Monthly Archives

10 Articles

Posted by Anna Brandt on

Toolbar – the most important tools and how to use them #2

Release 1.7.1

Correcting layouts

If the basic text regions are drawn, they can be edited. If you select one of the text regions, the other tools on the toolbar will be enabled.

With 1 you can add one or more points to the selected shape (TR or BL!). All shapes consist of dots and straight lines connecting them. You can edit the shape by moving the dots. You can use this tool to make a polygon out of the basic text region, whatever fits best to the text block. Press 2 to remove a dot from the selected shape. This tool is especially useful for correcting or shortening baselines.

This is especially useful if you have split elements. With 3,4 and 5 it is possible to cut a selected shape. This is also possible for both text regions and baselines: 3 cuts horizontally, 4 vertically. With 5 you draw your own line, which does not necessarily have to be horizontal or vertical.

The last important tool (red circle) is the Merge tool. This is especially important if the automatic LA has split baselines in the image. You can  use Merge to reassemble all shapes. So baselines with baselines and text regions with text regions. To do this you have to mark the corresponding shapes, which you can do directly in the image or in the layout tab.

 

Tips & Tools
When splitting, note that the TR and BL can only be cut where they have lines.
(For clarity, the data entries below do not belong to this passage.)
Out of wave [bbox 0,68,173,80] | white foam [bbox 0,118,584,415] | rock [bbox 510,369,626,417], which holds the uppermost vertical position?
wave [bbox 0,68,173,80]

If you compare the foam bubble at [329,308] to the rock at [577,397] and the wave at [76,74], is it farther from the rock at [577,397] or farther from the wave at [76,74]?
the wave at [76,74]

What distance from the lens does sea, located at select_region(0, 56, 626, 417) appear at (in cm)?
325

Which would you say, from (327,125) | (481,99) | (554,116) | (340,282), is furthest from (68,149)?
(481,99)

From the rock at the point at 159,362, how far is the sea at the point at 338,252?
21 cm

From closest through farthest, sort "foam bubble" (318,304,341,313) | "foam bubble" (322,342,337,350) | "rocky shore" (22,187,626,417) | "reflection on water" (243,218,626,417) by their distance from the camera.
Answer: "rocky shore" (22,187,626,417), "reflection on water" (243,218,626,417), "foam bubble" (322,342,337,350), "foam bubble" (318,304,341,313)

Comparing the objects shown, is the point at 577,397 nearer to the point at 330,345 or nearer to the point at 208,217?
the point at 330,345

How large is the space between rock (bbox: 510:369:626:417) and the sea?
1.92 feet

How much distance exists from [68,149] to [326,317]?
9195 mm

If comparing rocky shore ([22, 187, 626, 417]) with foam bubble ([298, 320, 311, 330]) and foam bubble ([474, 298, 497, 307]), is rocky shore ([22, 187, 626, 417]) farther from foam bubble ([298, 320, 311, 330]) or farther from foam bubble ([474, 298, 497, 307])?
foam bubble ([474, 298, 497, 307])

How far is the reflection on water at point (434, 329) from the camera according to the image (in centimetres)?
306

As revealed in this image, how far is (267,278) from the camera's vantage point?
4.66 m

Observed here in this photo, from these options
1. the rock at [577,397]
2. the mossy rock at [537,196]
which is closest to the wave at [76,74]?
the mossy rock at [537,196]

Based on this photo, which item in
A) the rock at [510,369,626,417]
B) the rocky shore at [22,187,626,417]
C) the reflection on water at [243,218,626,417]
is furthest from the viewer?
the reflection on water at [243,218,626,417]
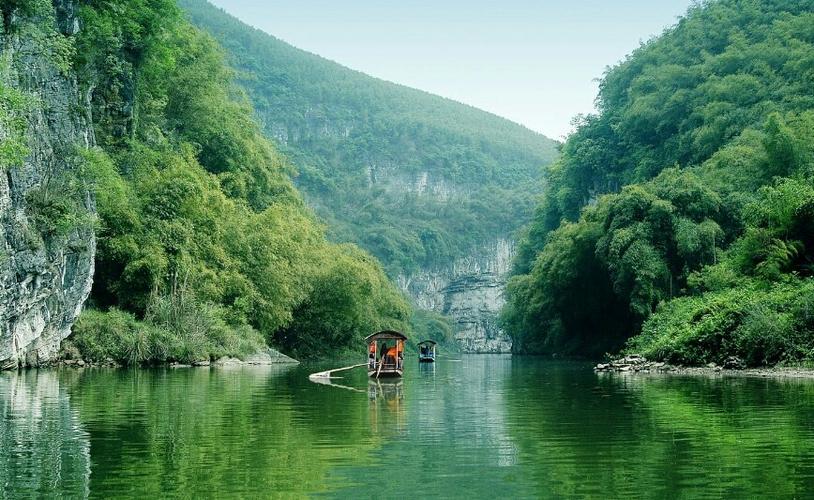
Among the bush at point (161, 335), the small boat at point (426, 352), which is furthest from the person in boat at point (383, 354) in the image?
the small boat at point (426, 352)

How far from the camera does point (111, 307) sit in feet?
149

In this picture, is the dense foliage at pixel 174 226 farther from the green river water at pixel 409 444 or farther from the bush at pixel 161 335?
the green river water at pixel 409 444

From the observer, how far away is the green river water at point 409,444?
960 cm

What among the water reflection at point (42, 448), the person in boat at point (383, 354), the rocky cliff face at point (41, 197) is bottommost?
the water reflection at point (42, 448)

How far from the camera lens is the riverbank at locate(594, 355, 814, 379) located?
3052 cm

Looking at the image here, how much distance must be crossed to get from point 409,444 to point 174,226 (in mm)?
38864

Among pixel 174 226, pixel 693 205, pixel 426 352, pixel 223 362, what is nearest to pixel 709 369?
pixel 693 205

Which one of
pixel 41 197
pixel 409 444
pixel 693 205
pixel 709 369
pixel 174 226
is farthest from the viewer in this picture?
pixel 693 205

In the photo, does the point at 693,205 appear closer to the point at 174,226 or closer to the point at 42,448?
the point at 174,226

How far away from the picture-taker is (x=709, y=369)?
113 feet

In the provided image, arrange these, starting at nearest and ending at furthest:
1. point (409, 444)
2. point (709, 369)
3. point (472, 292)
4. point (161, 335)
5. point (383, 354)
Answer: point (409, 444), point (709, 369), point (383, 354), point (161, 335), point (472, 292)

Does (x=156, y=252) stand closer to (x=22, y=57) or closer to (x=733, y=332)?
(x=22, y=57)

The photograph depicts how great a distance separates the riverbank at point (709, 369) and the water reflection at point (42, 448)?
2230cm

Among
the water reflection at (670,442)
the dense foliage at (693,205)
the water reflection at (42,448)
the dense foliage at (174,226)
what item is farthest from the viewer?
the dense foliage at (174,226)
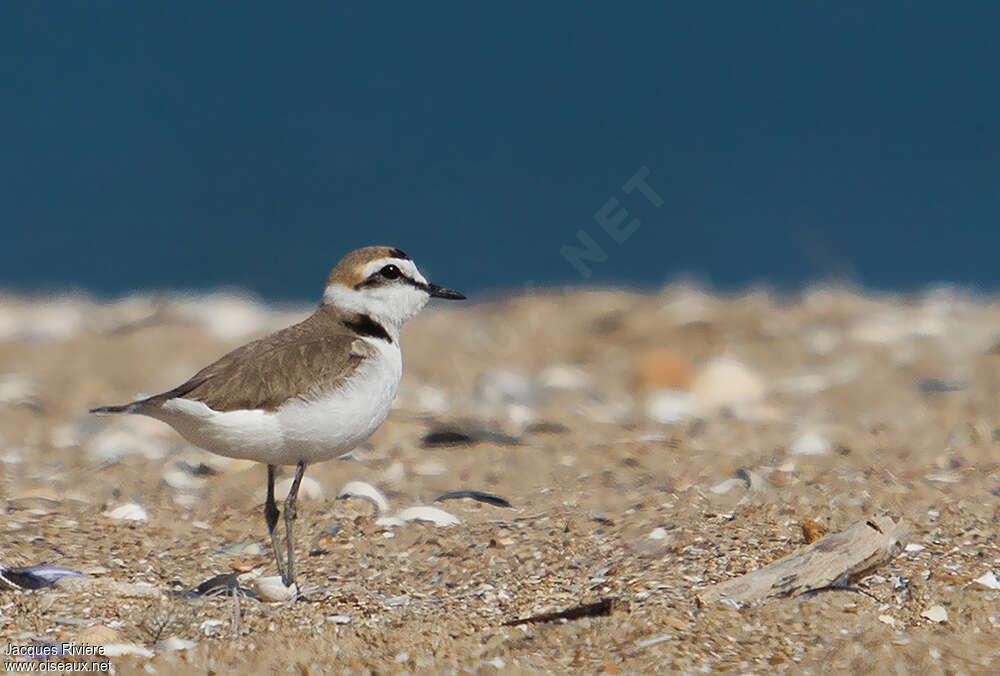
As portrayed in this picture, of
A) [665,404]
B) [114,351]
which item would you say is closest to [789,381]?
[665,404]

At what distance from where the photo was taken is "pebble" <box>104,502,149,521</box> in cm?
536

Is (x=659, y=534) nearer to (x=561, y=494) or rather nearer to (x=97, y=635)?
(x=561, y=494)

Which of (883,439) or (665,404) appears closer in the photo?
(883,439)

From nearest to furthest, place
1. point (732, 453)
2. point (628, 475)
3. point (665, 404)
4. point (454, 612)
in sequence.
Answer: point (454, 612), point (628, 475), point (732, 453), point (665, 404)

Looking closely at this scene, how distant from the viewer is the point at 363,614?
4.11m

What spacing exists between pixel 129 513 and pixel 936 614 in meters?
3.34

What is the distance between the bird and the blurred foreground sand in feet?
1.68

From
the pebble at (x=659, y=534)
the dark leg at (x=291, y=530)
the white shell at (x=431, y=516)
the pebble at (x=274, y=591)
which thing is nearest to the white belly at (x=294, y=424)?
the dark leg at (x=291, y=530)

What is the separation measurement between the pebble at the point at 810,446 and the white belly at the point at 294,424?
2571 millimetres

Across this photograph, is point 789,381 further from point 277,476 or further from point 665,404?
point 277,476

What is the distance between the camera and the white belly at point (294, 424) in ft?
14.1

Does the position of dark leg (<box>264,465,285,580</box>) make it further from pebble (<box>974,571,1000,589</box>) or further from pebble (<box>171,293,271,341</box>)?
pebble (<box>171,293,271,341</box>)

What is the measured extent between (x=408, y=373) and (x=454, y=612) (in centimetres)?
502

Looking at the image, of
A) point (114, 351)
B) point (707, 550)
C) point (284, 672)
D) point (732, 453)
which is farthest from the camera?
point (114, 351)
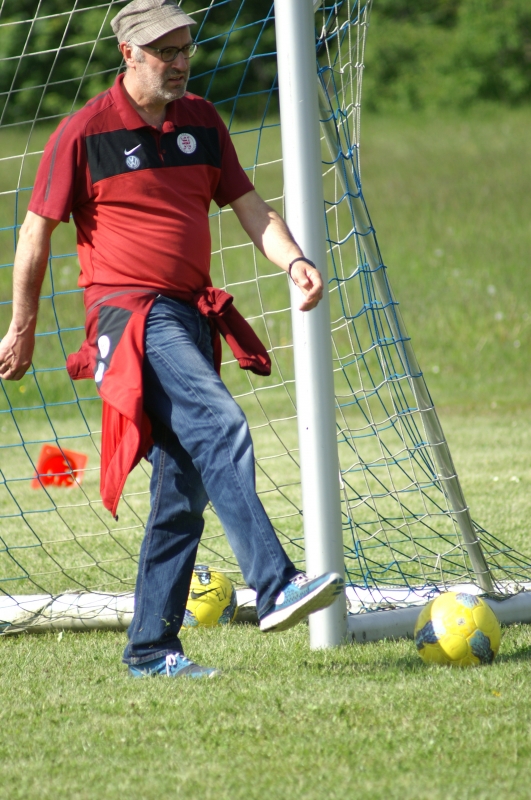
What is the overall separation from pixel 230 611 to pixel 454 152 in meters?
18.4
It is not possible to cut through the dots.
Be aware that when you split a shape Transkribus will automatically change the Reading Order. For example, if two TRs are made from one, a new reading order is started in each TR.

Posted by Anna Brandt on

Reading Order

Release 1.7.1

The Reading Order displays the order in which the HTR will read the lines in an image. This RO is created automatically during the layout analysis, but can also be changed manually later. With the automatic LA, the RO is determined by the coordinates of the lines in the image: the top line, which is furthest to the left, is number one, and so on.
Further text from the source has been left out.